Obenauer, J. C., L. C. Cantley, et al. "Scansite 2.0: Proteome-wide Prediction of Cell Signaling Interactions using Short Sequence Motifs." Nucleic Acids Research 31, no. 13 (2003): 3635–41.

SCOP Nearly all proteins have structural similarities with other proteins and, in some of these cases, share a common evolutionary origin. The Structural Classification Of Proteins (SCOP) database, created by manual inspection and abetted by a battery of automated methods, aims to provide a detailed and comprehensive description of the structural and evolutionary relationships between all proteins whose structure is known. As such, it provides a broad survey of all known protein folds, detailed information about the close relatives of any particular protein, and a framework for future research and classification. Murzin, A. G., S. E. Brenner, et al. "SCOP: A Structural Classification of Proteins Database for the Investigation of Sequences and Structures." Journal of Molecular Biology 247, no. 4 (1995): 536–40.

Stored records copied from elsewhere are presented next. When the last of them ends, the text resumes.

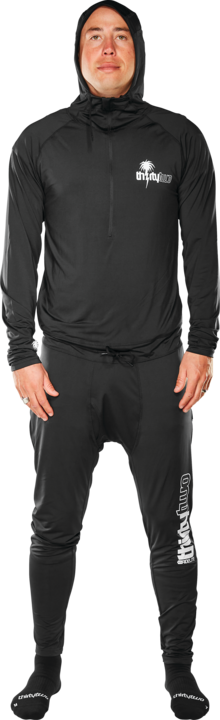 SPRING BREAK RIDELITE SUIT
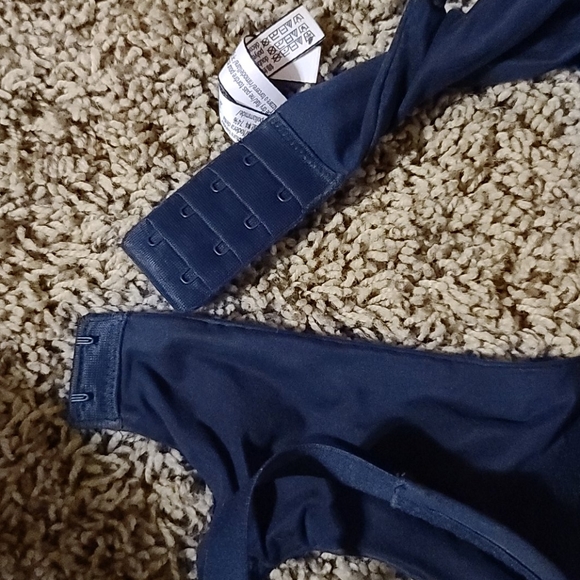 Body by Victoria Perfect Shape Bra - Picture 5 of 5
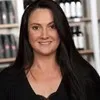 Tanya Blokdyk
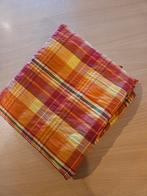 Coupon stof, Overige materialen, Overige kleuren, 120 cm of meer, Nieuw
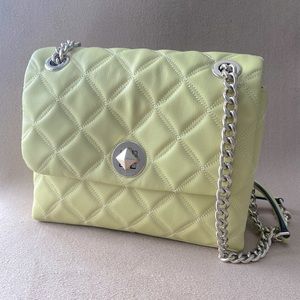 Kate spade Natalie bag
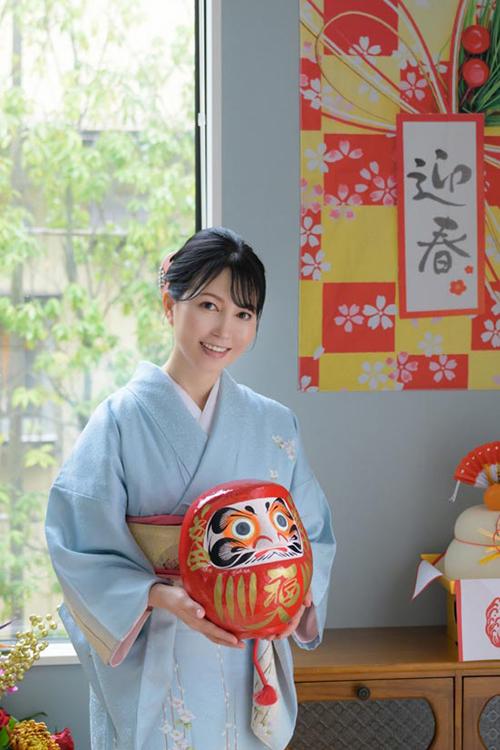 白藤のグラビア｜プレジデントクラブ 吉原高級店ソープ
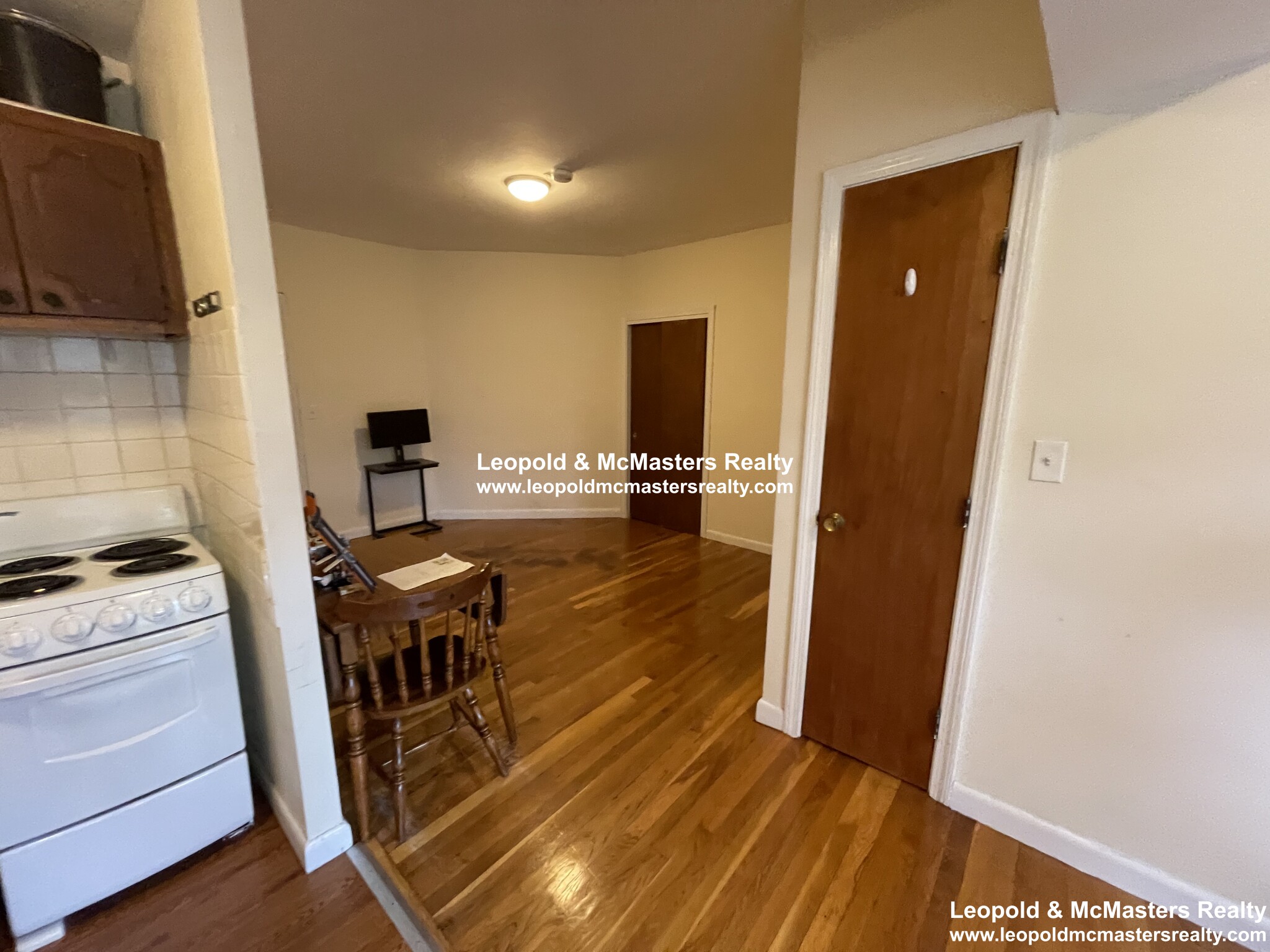 1315 Commonwealth Ave, Allston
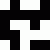 archive number: 05770558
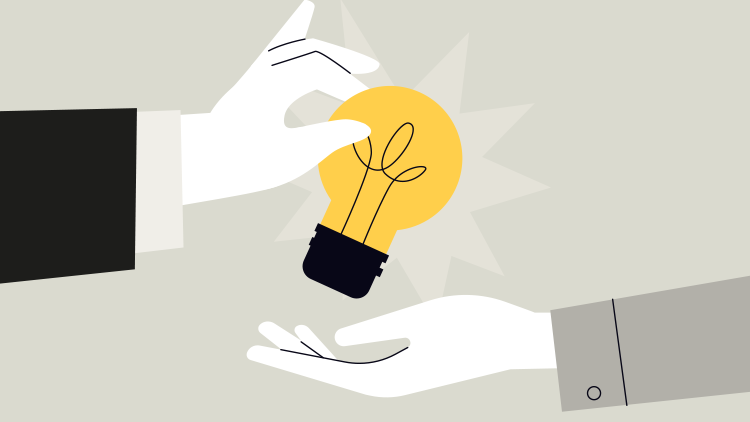 Free Download: Tax Preparation Workflow Tips for a Smoother Tax Season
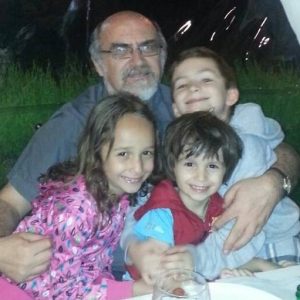 КУЛТУРА ВСЕКИ ДЕН Татяна Капричева Петър мавров интервю втора част Култура всеки ден КУЛТУРА ВСЕКИ ДЕН Петър Мавров интервю втора част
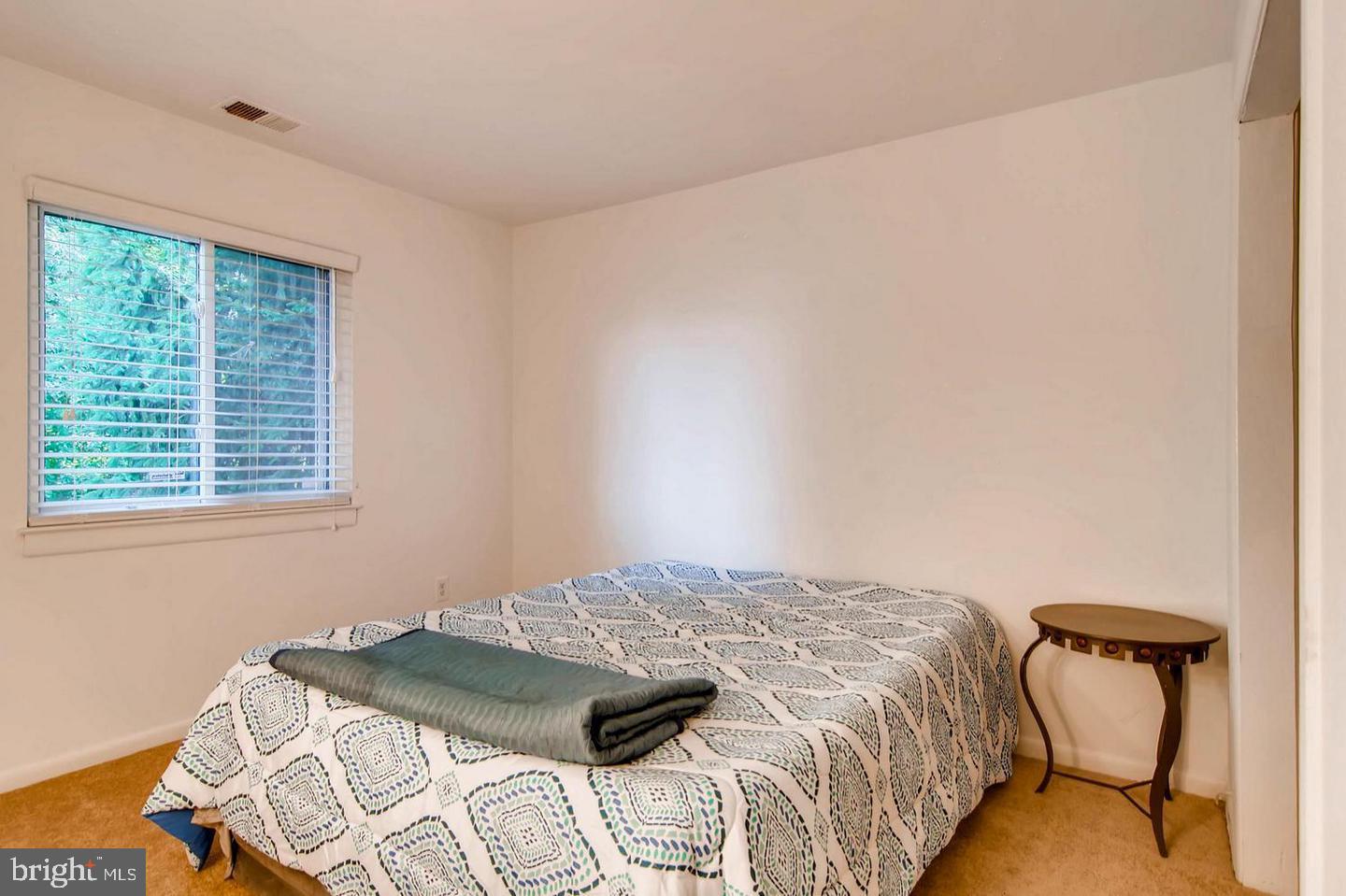 1650 Browns Road Baltimore, MD 21221 - Photo 16 of 29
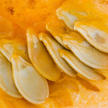 Nasiona dyni
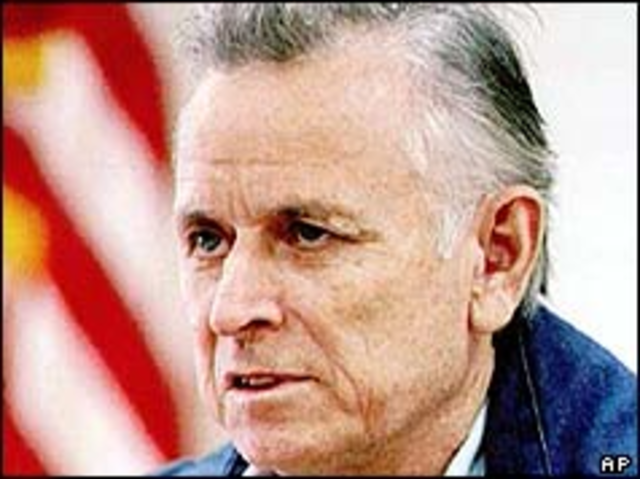 Young white man named James Earl Ray shot and killed King as he addressed a crowd gathered in Memphis, Tennessee.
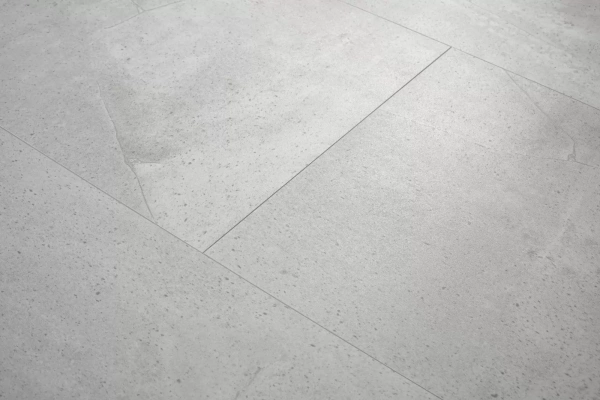 Ламинат SPC Aquafloor Стеновые панели Aquawall AW4251S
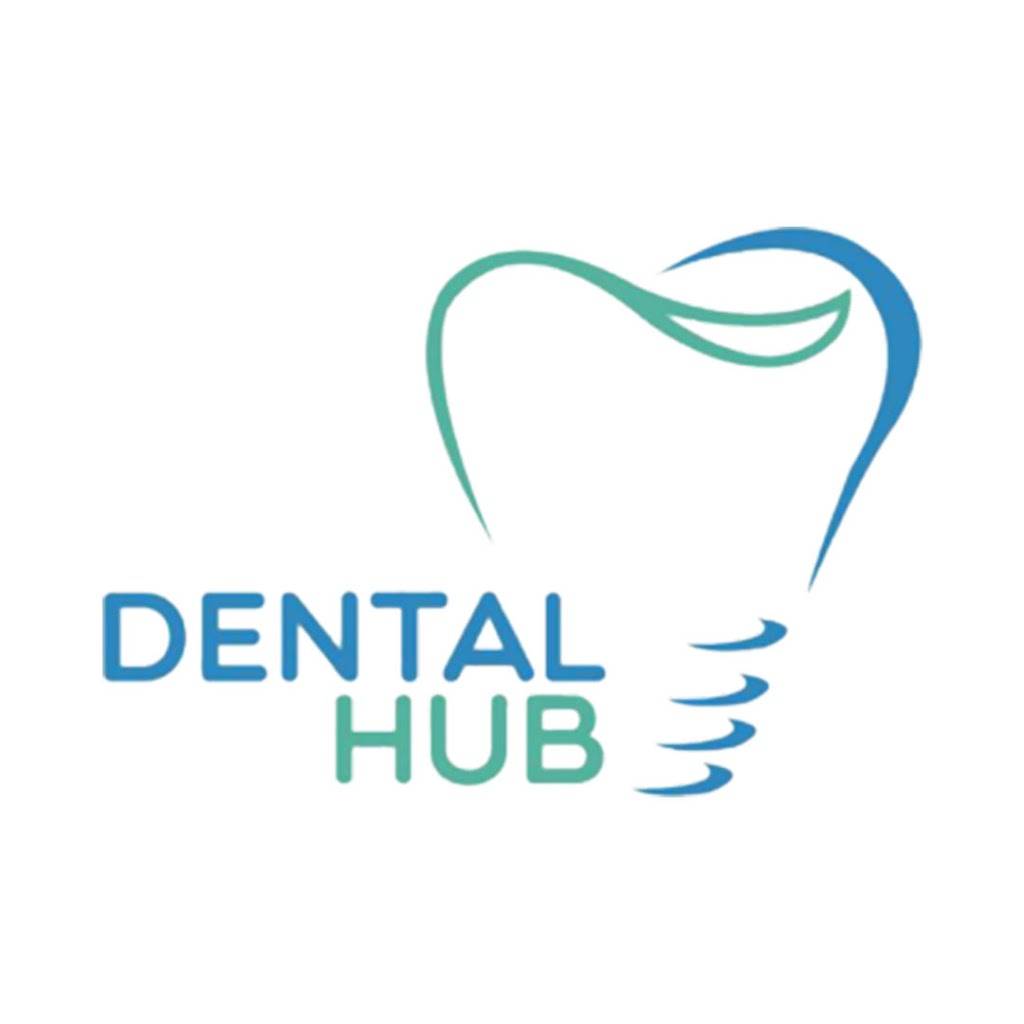 Dental Hub | 3483 W, FM 544 SUITE 112, Wylie, TX 75098, USA | Phone: (972) 371-0441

TMHMM This software tool was developed by the Center for Biological Sequence Analysis at the Technical University of Denmark and is used to predict transmembrane helices in protein sequences. Krogh, A., B. Larsson, B., et al. "Predicting Transmembrane Protein Topology with a Hidden Markov Model: Application to Complete Genomes." Journal of Molecular Biology 305, no. 3 (2001): 567–80.